笑容不適應他突來的親近舉止,一沒注意,不小心嗆了一下。
韓子莫草木皆兵,急忙拍著她的背,把她的臉扳過來上下檢查,看看是否哪個地方下對。「就叫你別吃了,你就是不聽,怎麼著?頭是不是又昏了?」
「韓子莫,你怎麼變得這麼婆婆媽媽?」隨便一個小動作,他都要緊緊張張說半天,他以前那種唯我獨尊的囂張氣勢是到哪去了?

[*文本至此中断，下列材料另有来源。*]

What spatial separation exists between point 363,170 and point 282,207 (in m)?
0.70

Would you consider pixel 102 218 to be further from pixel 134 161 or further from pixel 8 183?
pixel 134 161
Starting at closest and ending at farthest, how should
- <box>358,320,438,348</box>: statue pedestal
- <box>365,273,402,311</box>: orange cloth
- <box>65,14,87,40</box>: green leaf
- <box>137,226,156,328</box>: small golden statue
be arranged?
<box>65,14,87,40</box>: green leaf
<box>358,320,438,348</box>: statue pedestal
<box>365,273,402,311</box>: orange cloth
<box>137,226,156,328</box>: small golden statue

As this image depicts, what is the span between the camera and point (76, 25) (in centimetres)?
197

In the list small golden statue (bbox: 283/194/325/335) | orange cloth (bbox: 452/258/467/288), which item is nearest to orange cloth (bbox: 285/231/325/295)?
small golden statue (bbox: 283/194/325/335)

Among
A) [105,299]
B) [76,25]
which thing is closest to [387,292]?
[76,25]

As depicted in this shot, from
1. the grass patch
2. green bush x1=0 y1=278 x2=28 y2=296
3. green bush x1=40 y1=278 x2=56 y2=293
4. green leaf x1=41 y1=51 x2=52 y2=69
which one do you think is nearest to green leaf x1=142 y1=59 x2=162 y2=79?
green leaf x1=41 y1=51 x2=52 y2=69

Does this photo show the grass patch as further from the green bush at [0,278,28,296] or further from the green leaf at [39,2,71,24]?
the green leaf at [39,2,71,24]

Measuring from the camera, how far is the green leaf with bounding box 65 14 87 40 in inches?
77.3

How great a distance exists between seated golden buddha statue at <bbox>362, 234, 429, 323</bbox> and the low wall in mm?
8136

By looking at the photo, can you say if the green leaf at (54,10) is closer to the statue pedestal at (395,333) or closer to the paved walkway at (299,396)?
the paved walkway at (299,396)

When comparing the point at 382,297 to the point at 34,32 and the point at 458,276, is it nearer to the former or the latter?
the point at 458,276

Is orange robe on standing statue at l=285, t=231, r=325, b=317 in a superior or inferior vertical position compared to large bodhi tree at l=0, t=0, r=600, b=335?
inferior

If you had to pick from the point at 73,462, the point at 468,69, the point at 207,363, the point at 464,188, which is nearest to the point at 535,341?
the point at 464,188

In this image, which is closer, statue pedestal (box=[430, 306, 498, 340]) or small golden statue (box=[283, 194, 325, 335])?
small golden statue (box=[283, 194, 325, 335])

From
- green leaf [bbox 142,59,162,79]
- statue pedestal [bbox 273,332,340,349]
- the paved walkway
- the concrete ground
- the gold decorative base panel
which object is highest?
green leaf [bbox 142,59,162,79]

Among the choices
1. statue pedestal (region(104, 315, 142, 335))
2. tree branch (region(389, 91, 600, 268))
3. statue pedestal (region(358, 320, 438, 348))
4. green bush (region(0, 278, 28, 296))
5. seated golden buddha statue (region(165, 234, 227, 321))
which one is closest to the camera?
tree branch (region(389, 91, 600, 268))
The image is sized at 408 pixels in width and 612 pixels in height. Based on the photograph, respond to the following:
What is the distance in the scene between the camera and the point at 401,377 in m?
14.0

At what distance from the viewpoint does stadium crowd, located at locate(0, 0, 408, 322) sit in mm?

「你以前也不曾痛到哭天喊地。」他無可奈何的笑著,知道自己窩囊極了,可是就算冒著危險和海賊打鬥,他也從沒這麼恐懼過,唯有她,讓他好怕下一刻她又痛了、又哭了,甚至不見了。
笑容垂下臉,繼續扒著包子吃。
「聽采衣說,你每次頭疼都會這麼痛苦。」是落海造成的,而他算是間接影響者,「還會把自己弄得全身都是傷。」
黑眸牢牢盯著幾道她手臂上的淺紅色痕跡,十分痛恨它們的存在。
「還好啦!不就跟以前一個樣,痛一痛就過去了。」至於不小心失控弄來的傷痕,幾天之後就會痊癒。
「如果你沒有抱住那塊浮木,你能像現在一樣在我懷中嗎?」
笑容很認真的想了想,她的運氣仍是挺好的,海龍王並不想她去做伴,所以給了她一塊木頭,讓她躲過一劫。
「笑容,為什麼不怪我?」
「怪你什麼?你又沒做什麼,我的頭痛又不是你造成的,難下成你連我小時候淋雨發燒的責任都要攬在身上嗎?」她眉一攬,一個包子吃了老半天都還沒吃完,只因為身邊有個吵人的傢伙。
「我不是指這個。」
她怔了怔,腦袋瓜轉了一下,望向他認真的黑眸,「炎島上沒有治癒我毛病的藥草,這也不能怪你,不是我要說,既然無效,就別浪費藥材了……」
「笑容!」
她止了嘴,又說錯了嗎?「那好,你是要我怪你,炎島的廚伯不會做包子是吧!頭一回蒸了一籠半生不熟的給我,第二次又……」
不再讓她扯開,韓子莫索性扳起她的臉,重重地吻住她的唇,然後擁緊她,那股勁大到想把她融入自己的骨血裡。「以後我絕對不會再扔下你,笑容,我發誓,無論發生什麼事,我絕不會再扔下你。」
她頓了頓,摸著自己遭偷襲的唇,雙眸瞄著自己涼掉的肉包子。「不需要太勉強啦!」
她的聲音淡淡的,聽不出喜樂。
完了!肉包子就是要趁熱吃,過了那個時間,冷了就沒那個味了,同樣的,做不到的事情還是別太早誇下海口得好。
「一點都不勉強。」沒遺漏她眼神中的防備和退縮,得不到她的信任,只換來他的雙臂更加擁緊。
笑容的眼珠子飄向正忙著貼在自個兒腰上,顧此失彼的手臂,她潤潤唇道:「我說你要是真覺得愧疚,那就睜一隻眼閉一隻眼,別再逼我喝藥了。」
大掌及時攫獲住一雙打算悄俏推開桌上藥碗的手,藉機要脅,門都沒有!
「喂,你別不說話,是你說愧疚的呀……幹什麼?我警告你不可以把那個碗端過來……喂,這是你對待虧欠之人的態度嗎?喂、喂!」
誰理她!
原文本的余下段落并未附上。